(Required work) Reproduce verbatim the stretch of records from the line containing "Is point (344, 250)" through the line containing "4.43 meters", both of those lines included.

=== Supplied material ===

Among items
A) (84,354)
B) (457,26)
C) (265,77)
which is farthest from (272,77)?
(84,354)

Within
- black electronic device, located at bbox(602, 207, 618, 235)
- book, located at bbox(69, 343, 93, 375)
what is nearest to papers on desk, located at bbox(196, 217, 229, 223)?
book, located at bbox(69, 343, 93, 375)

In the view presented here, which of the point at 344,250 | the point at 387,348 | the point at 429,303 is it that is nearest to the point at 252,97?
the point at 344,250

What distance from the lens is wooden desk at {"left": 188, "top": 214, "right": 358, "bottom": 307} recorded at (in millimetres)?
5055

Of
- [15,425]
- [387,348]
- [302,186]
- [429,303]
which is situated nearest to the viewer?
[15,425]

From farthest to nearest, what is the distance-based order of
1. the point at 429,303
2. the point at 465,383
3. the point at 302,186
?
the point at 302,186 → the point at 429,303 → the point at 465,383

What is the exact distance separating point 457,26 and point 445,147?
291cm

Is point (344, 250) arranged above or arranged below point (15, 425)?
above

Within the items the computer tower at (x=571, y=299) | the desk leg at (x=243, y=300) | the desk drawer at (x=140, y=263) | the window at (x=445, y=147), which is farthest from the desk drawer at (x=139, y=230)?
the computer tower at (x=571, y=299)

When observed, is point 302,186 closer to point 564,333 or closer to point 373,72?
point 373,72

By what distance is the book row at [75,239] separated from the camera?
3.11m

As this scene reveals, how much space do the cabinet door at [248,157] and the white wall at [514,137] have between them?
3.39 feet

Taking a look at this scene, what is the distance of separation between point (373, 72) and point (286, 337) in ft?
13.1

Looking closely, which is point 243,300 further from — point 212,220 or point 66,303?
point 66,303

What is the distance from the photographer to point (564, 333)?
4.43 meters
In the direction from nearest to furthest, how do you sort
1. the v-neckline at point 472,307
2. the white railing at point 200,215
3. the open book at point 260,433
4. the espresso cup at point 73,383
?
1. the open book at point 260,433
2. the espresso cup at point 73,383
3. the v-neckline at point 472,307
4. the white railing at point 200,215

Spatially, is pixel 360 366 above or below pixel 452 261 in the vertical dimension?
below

===

(Result of this task)
Is point (344, 250) arranged above or arranged below point (15, 425)?
above

Within the items the computer tower at (x=571, y=299) | the desk leg at (x=243, y=300) | the desk drawer at (x=140, y=263) | the window at (x=445, y=147), which is farthest from the desk drawer at (x=139, y=230)?
the computer tower at (x=571, y=299)

When observed, is point 302,186 closer to point 564,333 or closer to point 373,72?
point 373,72

By what distance is the book row at [75,239] separated from the camera?
3.11m

As this scene reveals, how much space do the cabinet door at [248,157] and the white wall at [514,137] have between them?
3.39 feet

Taking a look at this scene, what is the distance of separation between point (373, 72) and point (286, 337) in ft?
13.1

Looking closely, which is point 243,300 further from — point 212,220 or point 66,303?
point 66,303

What is the distance from the photographer to point (564, 333)?
4.43 meters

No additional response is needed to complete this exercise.